Closed lihy-1224 closed 7 years ago
all_600k_dataset.pkl
contains all the data examples of kp20k, in which around 530k examples are for training, 20k for validating and 20k for testing.
validation_id_20000.pkl
and testing_id_20000.pkl
indicate the indexes of validation data and testing data in the all_600k_dataset.pkl
respectively. Note that each file is very small, as only an array of indexes is included.
all_600k_voc.json
and all_600k_voc.pkl
are all words in the vocabulary sorted by frequency. I remember they are not used in the model.
inspec.testing.pkl
is a small testing dataset for simple evaluation during training.
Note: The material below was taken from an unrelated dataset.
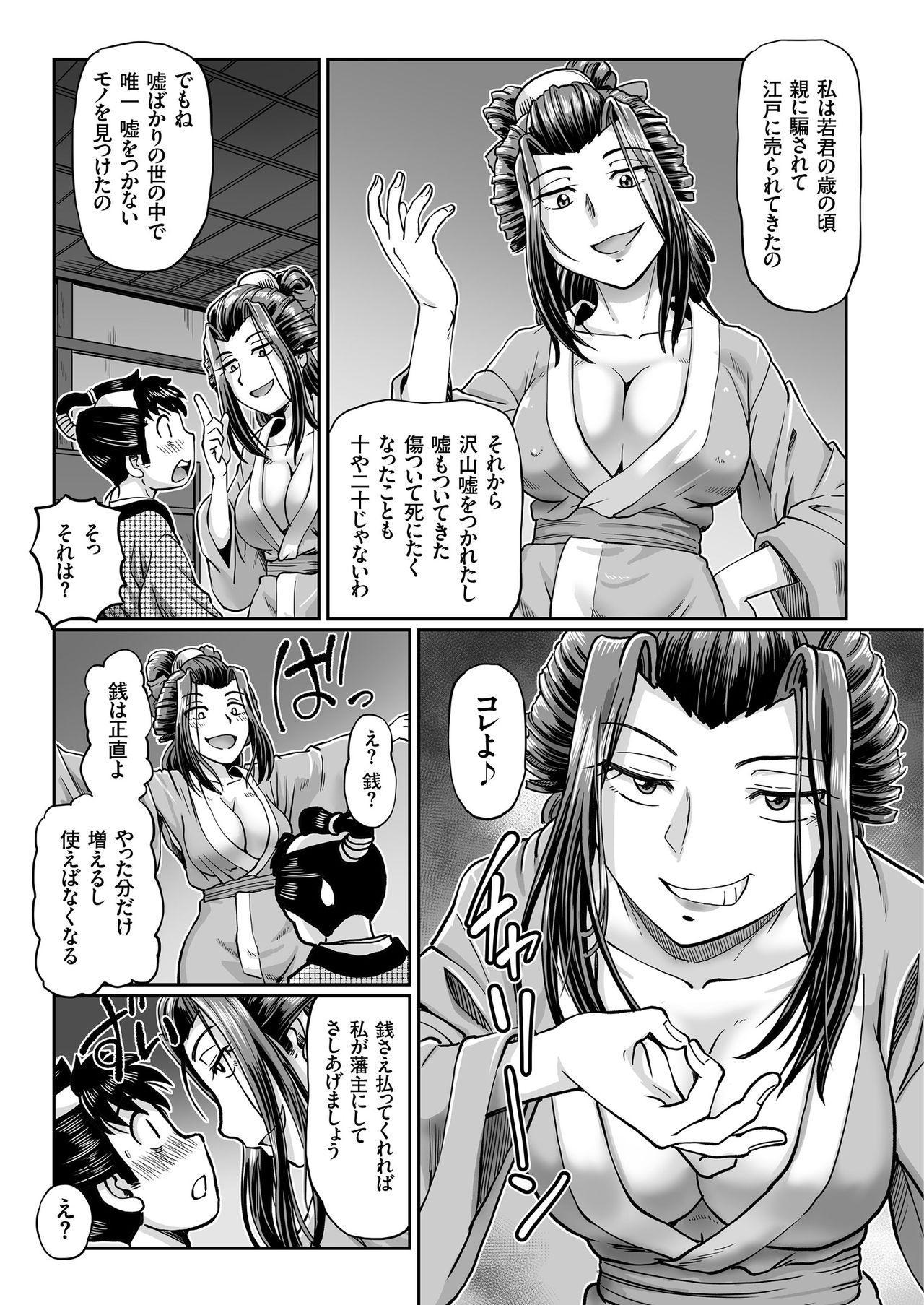 COMIC KURiBERON 2018-11 Vol. 73 114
OK, I got it! But if I want to use my own data for training dataset, do I have to use "/keyphrase/dataset/keyphrase_dataset.py" to generate the pickled data?
Yes, I think these two lines below matter most, but I've commented them in the code. Other lines are trivial, mostly about exporting something for data analysis:
train_set, test_set, idx2word, word2idx = load_data_and_dict(config['training_dataset'], config['testing_dataset'])
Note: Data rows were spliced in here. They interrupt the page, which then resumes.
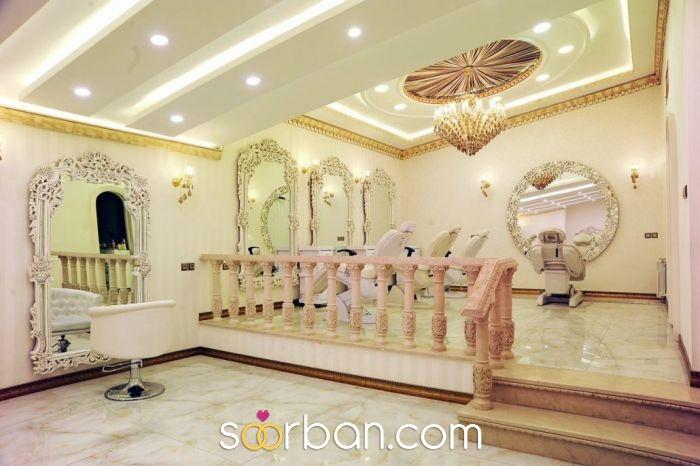 سالن زیبایی لی لی رضایی، آرایشگاه تخصصی عروس در غرب تهران1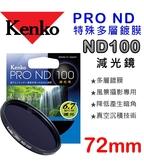 【減光鏡】ND100 Kenko PRO 72mm 數位鍍膜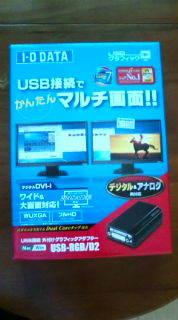motozukinchanさんのブログ-20111016114215.jpg
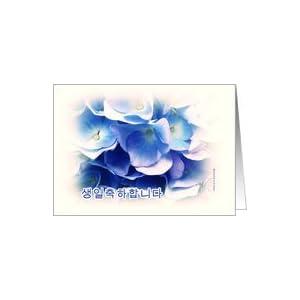 Amazon.com: korean happy birthday, hydrangea Card: Heal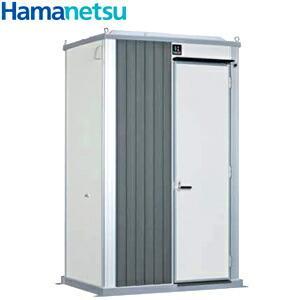 ハマネツ 屋外トイレユニット エポックトイレ 1室横タイプ (洋式便器/水洗タイプ) TU-EP1W-Y [配送制限商品]
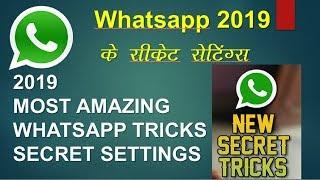 Most Cool Whatsapp Tricks 2019 Secret Settings
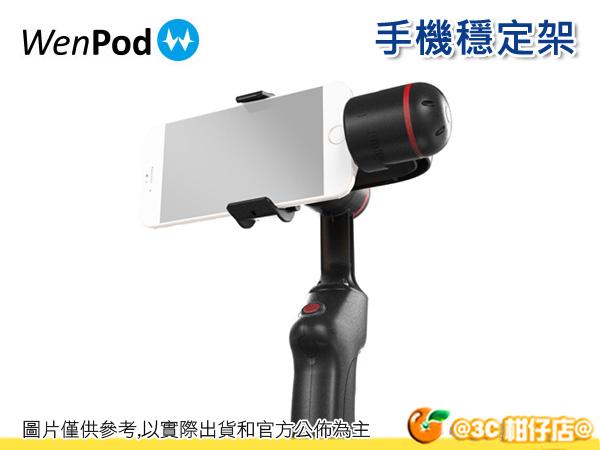 WenPod SP1 手機手持穩定器 2軸 錄影 自拍 自拍棒 iPhone Sony HTC 三星 LG ASUS 小米 湧蓮公司貨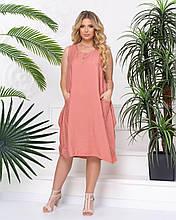 Платье Мессина (терракотовый) 2506191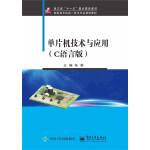 单片机技术与应用(C语言版)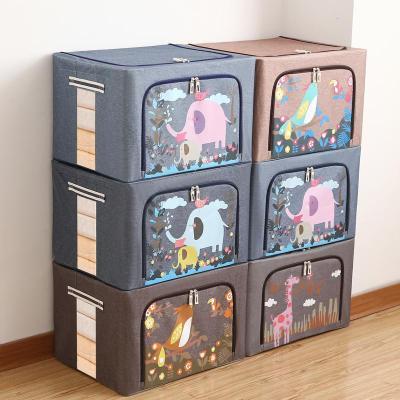 衣柜裝衣服收納箱布藝牛津布大號整理盒箱子可折疊衣物袋家用神器弧威(HUWEI)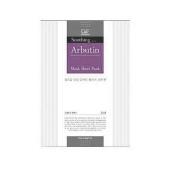 C & F Cosmetics Soothing Arbutin Mask Sheet Pack 26g x 5pcs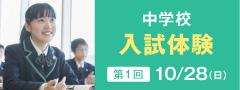 10/28(日)  入試体験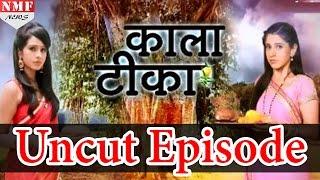 Kaala Teeka - 26th September 2016   Full Uncut - Episode   On Location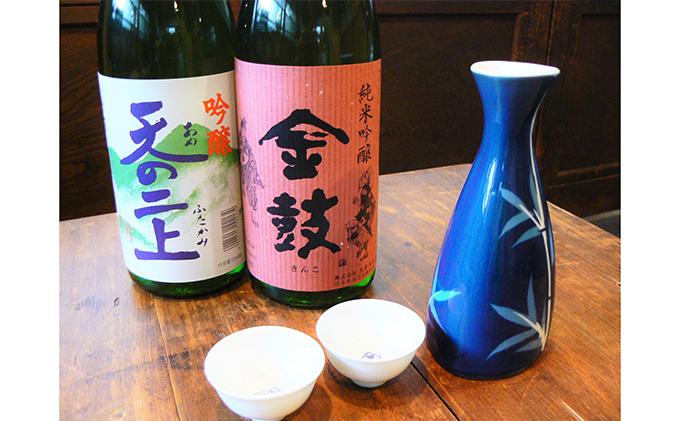 【こだわりの日本酒】大倉本家の金鼓シリーズ(吟醸「天の二上」と純米吟醸「赤ラベル」のセット)
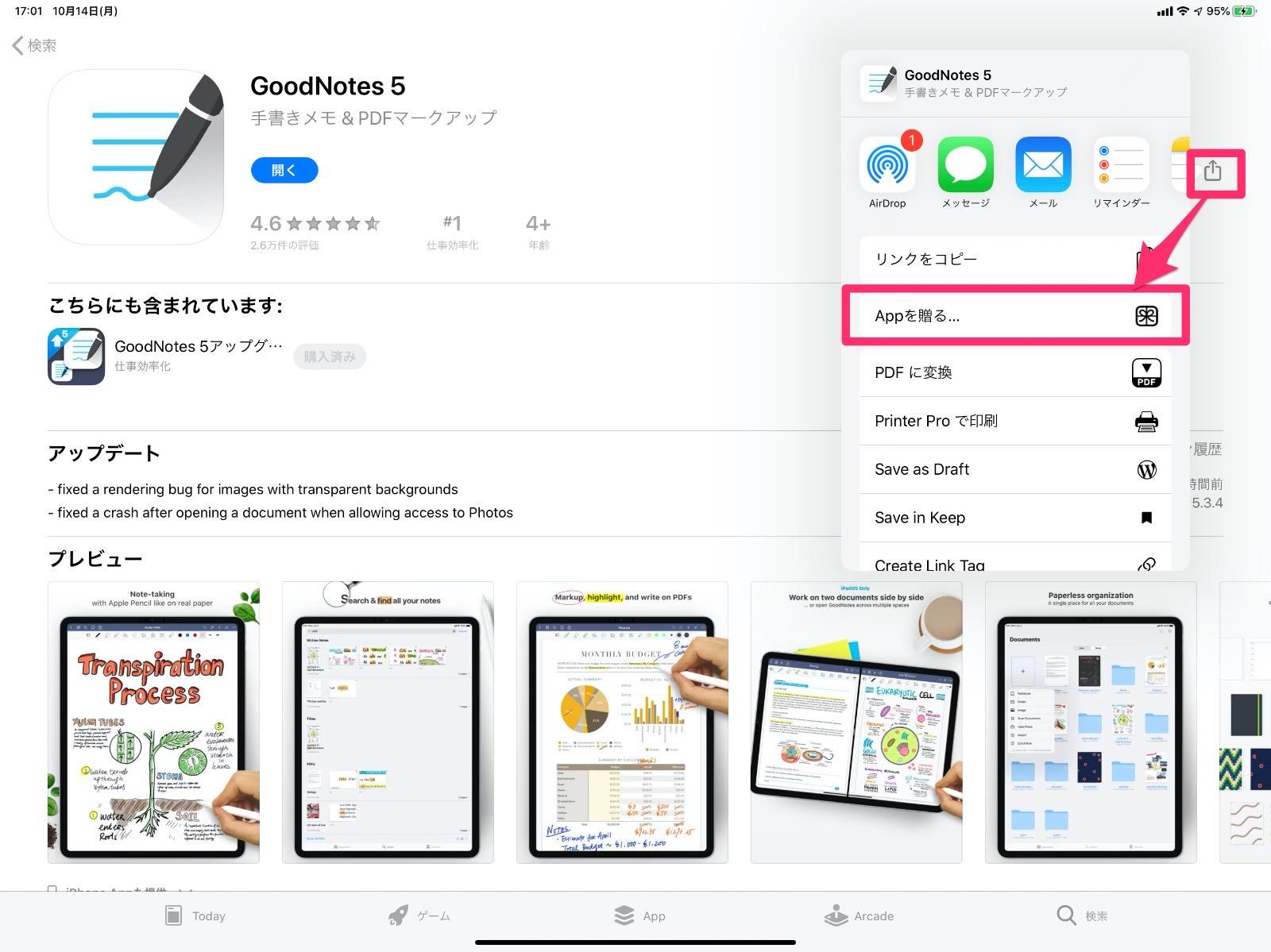 アプリの価格を調べる−3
serialize_to_file([train_set, test_set, idx2word, word2idx], config['dataset'])
Thx, I understood it after reading your codes and paper carefully. But one thing still confuses me is the role of 'title' in your dataset, which contains 'abstract', 'title' and 'keyword'. Can I use a dataset without 'title'?
Sure, I think you can leave the title
blank. Because I concatenate the title
and abstract
to obtain the source text. You could customize your own preprocessing as well.
OK👌. May I ask you another question? I think config['testing_datasets']
indicates the datasets for extracting keyphrase, but what about config['testing_dataset']
, what is it used for? Besides, I found the text
in dataset/baseline-data/
folder is preprocessed by nltk.pos_tag(), but it seems unavailable for Chinese language. So I wanna know whether this project could be used for Chinese keyphrase extraction, or some codes in the project should be modified?
config['testing_dataset']
is not very useful, only used for some quick testing during training.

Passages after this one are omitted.